Clin Infect Dis. 2006 Nov 1;43(9):1154-9. doi: 10.1086/507640. Epub 2006 Sep 27.
The epidemiology of acute hepatitis C has changed during the past decade in Western countries. Acute HCV infection has a high rate of chronicity, but it is unclear when patients with acute infection should be treated.
To evaluate current sources of hepatitis C virus (HCV) transmission in Italy and to assess the rate of and factors associated with chronic infection, we enrolled 214 consecutive patients with newly acquired hepatitis C during 1999-2004. The patients were from 12 health care centers throughout the country, and they were followed up for a mean (+/- SD) period of 14+/-15.8 months. Biochemical liver tests were performed, and HCV RNA levels were monitored.
A total of 146 patients (68%) had symptomatic disease. The most common risk factors for acquiring hepatitis C that were reported were intravenous drug use and medical procedures. The proportion of subjects with spontaneous resolution of infection was 36%. The average timespan from disease onset to HCV RNA clearance was 71 days (range, 27-173 days). In fact, 58 (80%) of 73 patients with self-limiting hepatitis experienced HCV RNA clearance within 3 months of disease onset. Multiple logistic regression analyses showed that none of the variables considered (including asymptomatic disease) were associated with increased risk of developing chronic hepatitis C.
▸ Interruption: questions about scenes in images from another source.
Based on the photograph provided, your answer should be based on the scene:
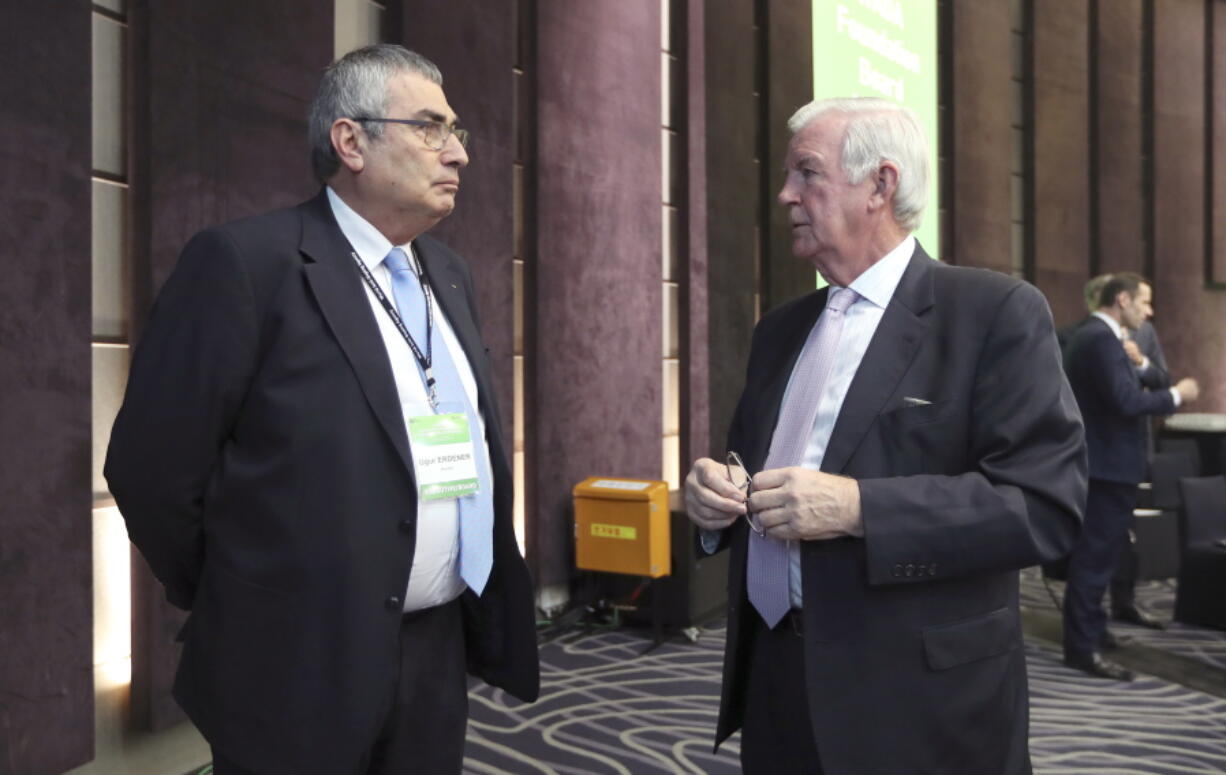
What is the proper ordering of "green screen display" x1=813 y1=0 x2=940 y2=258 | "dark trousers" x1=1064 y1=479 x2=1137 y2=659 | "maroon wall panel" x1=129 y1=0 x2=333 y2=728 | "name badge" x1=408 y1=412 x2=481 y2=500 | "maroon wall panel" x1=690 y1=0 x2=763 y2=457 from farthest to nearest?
"green screen display" x1=813 y1=0 x2=940 y2=258 → "maroon wall panel" x1=690 y1=0 x2=763 y2=457 → "dark trousers" x1=1064 y1=479 x2=1137 y2=659 → "maroon wall panel" x1=129 y1=0 x2=333 y2=728 → "name badge" x1=408 y1=412 x2=481 y2=500

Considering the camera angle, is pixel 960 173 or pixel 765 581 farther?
pixel 960 173

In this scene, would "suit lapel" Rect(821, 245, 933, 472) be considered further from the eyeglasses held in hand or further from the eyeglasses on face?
the eyeglasses on face

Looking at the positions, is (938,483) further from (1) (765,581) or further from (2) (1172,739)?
(2) (1172,739)

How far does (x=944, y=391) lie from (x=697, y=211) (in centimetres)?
458

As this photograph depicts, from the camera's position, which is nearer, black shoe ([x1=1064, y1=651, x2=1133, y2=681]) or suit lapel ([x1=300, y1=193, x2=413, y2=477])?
suit lapel ([x1=300, y1=193, x2=413, y2=477])

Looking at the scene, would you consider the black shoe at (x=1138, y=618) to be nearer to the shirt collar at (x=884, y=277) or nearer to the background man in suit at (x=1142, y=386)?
the background man in suit at (x=1142, y=386)

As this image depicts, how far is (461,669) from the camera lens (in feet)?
5.43

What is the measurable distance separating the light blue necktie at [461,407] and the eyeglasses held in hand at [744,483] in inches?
16.5

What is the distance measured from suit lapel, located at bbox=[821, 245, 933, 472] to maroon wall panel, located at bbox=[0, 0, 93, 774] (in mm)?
2276

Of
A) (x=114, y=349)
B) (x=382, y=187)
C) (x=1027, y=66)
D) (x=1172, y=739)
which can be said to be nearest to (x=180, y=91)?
(x=114, y=349)

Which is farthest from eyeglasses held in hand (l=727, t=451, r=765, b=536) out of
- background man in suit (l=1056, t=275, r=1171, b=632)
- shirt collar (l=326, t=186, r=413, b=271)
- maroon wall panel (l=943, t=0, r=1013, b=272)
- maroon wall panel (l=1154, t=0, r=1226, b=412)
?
maroon wall panel (l=1154, t=0, r=1226, b=412)

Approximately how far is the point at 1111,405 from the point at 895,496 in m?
3.15

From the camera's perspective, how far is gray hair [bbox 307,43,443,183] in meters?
1.64

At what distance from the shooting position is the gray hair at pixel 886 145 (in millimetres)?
Answer: 1458
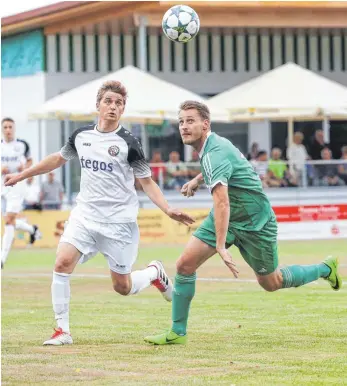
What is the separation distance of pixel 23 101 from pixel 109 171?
2650 cm

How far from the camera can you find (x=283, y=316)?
12.7 meters

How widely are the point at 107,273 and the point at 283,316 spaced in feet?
23.1

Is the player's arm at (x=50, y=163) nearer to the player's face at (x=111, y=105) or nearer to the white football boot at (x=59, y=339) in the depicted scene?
the player's face at (x=111, y=105)

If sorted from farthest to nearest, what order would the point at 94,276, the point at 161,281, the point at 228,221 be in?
the point at 94,276
the point at 161,281
the point at 228,221

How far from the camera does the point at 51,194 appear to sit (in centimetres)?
2861

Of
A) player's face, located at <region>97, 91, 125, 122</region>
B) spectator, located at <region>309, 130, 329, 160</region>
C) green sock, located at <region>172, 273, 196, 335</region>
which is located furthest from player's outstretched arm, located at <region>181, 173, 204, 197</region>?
spectator, located at <region>309, 130, 329, 160</region>

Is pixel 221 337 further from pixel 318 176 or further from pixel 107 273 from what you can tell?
pixel 318 176

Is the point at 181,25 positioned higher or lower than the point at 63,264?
higher

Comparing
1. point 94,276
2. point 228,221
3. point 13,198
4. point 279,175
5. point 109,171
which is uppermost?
point 109,171

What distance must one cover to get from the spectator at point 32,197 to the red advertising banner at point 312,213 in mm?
5023

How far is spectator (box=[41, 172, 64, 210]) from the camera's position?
2838 centimetres

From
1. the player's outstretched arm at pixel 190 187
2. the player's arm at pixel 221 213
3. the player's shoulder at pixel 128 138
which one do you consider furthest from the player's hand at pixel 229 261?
the player's shoulder at pixel 128 138

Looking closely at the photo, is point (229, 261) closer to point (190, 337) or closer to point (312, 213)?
point (190, 337)

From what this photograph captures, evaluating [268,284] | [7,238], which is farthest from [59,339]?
[7,238]
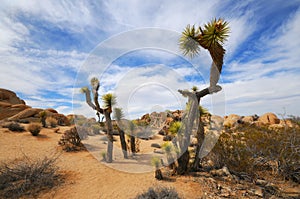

These findings underscore the importance of medical procedures as risk factors in the current spread of HCV infection in Italy. Because nearly all patients with acute, self-limiting hepatitis C--both symptomatic and asymptomatic--have spontaneous viral clearance within 3 months of disease onset, it seems reasonable to start treatment after this time period ends to avoid costly and useless treatment.
在过去十年中,西方国家急性丙型肝炎的流行病学发生了变化。急性丙型肝炎病毒(HCV)感染的慢性化率很高,但急性感染患者何时应接受治疗尚不清楚。
为了评估意大利当前丙型肝炎病毒(HCV)的传播来源,并评估慢性感染的发生率及相关因素,我们纳入了1999年至2004年期间连续收治的214例新感染丙型肝炎的患者。这些患者来自全国12个医疗中心,平均随访时间为(±标准差)14±15.8个月。进行了肝脏生化检查,并监测了HCV RNA水平。
共有146例患者(68%)出现症状性疾病。报告的感染丙型肝炎最常见的危险因素是静脉注射吸毒和医疗操作。感染自发清除的受试者比例为36%。从疾病发作到HCV RNA清除的平均时间为71天(范围为27 - 173天)。实际上,73例自限性肝炎患者中有58例(80%)在疾病发作后3个月内实现了HCV RNA清除。多因素logistic回归分析表明,所考虑的变量(包括无症状疾病)均与慢性丙型肝炎发生风险增加无关。
这些发现强调了医疗操作作为意大利当前HCV感染传播危险因素的重要性。由于几乎所有急性自限性丙型肝炎患者——无论有无症状——在疾病发作后3个月内都能实现病毒自发清除,因此在这个时间段结束后开始治疗似乎是合理的,以避免昂贵且无用的治疗。